Como decíamos, Anatomía de una caída es un título que remite pretendidamente a Preminger, así como a lo que pudo haber sucedido con la víctima. Pero “caída” es pasible de ser entendido de otra manera, desde una acepción moral o anímica. Al poner en duda la palabra en su semántica, lo que también hace el film es conmover la estructura narrativa que invoca, la del cine clásico. Una operación así implica un atrevimiento formal, nada fácil; antes bien, meticuloso. También guionista junto con Arthur Harari, Triet demuestra un control obsesivo de la puesta en escena; en este caso, a través de un guion que no admite cabos sueltos. Todo está en el lugar donde debe, cada encuadre, cada diálogo; lo visto y oído será admisible, y a la vez cuestionado. Así, a lo largo de sus intensos 151 minutos.

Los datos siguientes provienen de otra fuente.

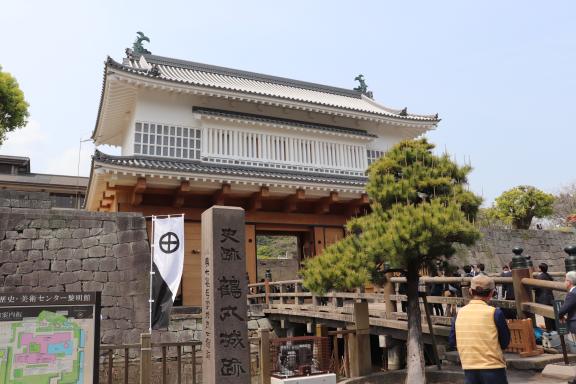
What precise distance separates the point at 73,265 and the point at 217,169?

En la elección de los nombres reales de los actores para sus personajes -Samuel, la víctima, es interpretado por Samuel Maleski- se acentúa el acto reflejo del film. Por otra parte, el rol cumplido por Sandra Hüller es deslumbrante, de igual modo Maleski. La primera por inescrutable, el segundo por resultar un tanto iracundo. Ahora bien, ¿quién es la víctima? Desde el punto de vista de quien murió, es él y por eso el juicio; pero como dirá Sandra: “No creí que fuera a resultar de esta manera”. Los puntos de vista pueden ser otros y varían, depende del lugar desde donde se mire. Decíamos que Samuel resulta iracundo, pero ¿según quién? De hecho, ¿qué podemos saber de él? Solo le vemos al momento de aparecer muerto, ni siquiera ejecutando la música molesta y rítmica con la que da inicio la primera y fundamental secuencia del film. Luego, será a través de flashbacks y evocaciones. ¿Quién hace posible estos saltos al pasado, de qué manera, cómo es posible que nosotros podamos verlos?

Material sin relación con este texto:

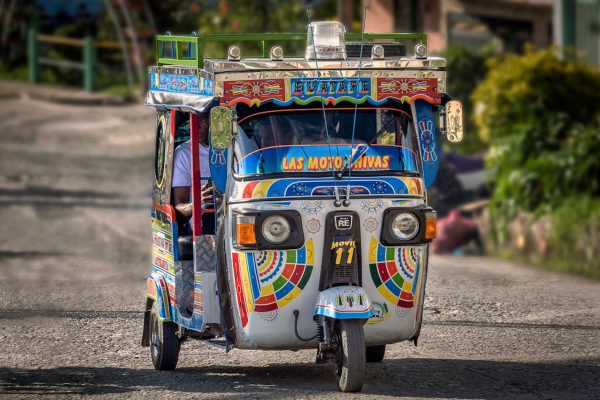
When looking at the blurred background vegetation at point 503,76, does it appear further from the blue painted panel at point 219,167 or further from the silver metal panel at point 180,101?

Tales cuestiones son generadas desde un trompe l'oeil, un juego al que en verdad nos arroja (o debería arrojar) toda película. En este proceder, se toma por cierto lo que es una convención, las más de las veces pasada por alto como tal. Pero Anatomía de una caída no lo hace. O si lo hace, lo pone en evidencia. De alguna manera justifica los flashbacks en lo que bien podrían ser las imaginaciones de Daniel, el hijo de la pareja. Sumado a su deficiencia visual, Daniel sería el “medio” más adecuado para graficar algo que, de otro modo, sería imposible. Como sea, siempre hay algún dato faltante, que hace evidente que lo visto no puede serlo en su posibilidad plena. Así con la discusión de la pareja -uno de los momentos centrales del film-, de la cual tendremos de modo fehaciente la información que aporta un audio: sin embargo, como espectadores, la veremos también, como testigos privilegiados, pero motorizados presuntamente desde la imaginación de Daniel. También cuando éste rememora un diálogo con su padre: la imagen es incontestable en su aparecer (¡qué problema para el cine!; al mostrar, ¿cómo dudar?), pero el sonido de las voces estará dado por la del propio niño. Siempre hay un detalle que recuerda a quien mira que nada es lo que parece. En palabras de Jean-Luc Godard o de Brian De Palma, según corresponda en el juego de palabras que cada uno hizo propio: el cine es la verdad (o el cine es la mentira), 24 veces por segundo.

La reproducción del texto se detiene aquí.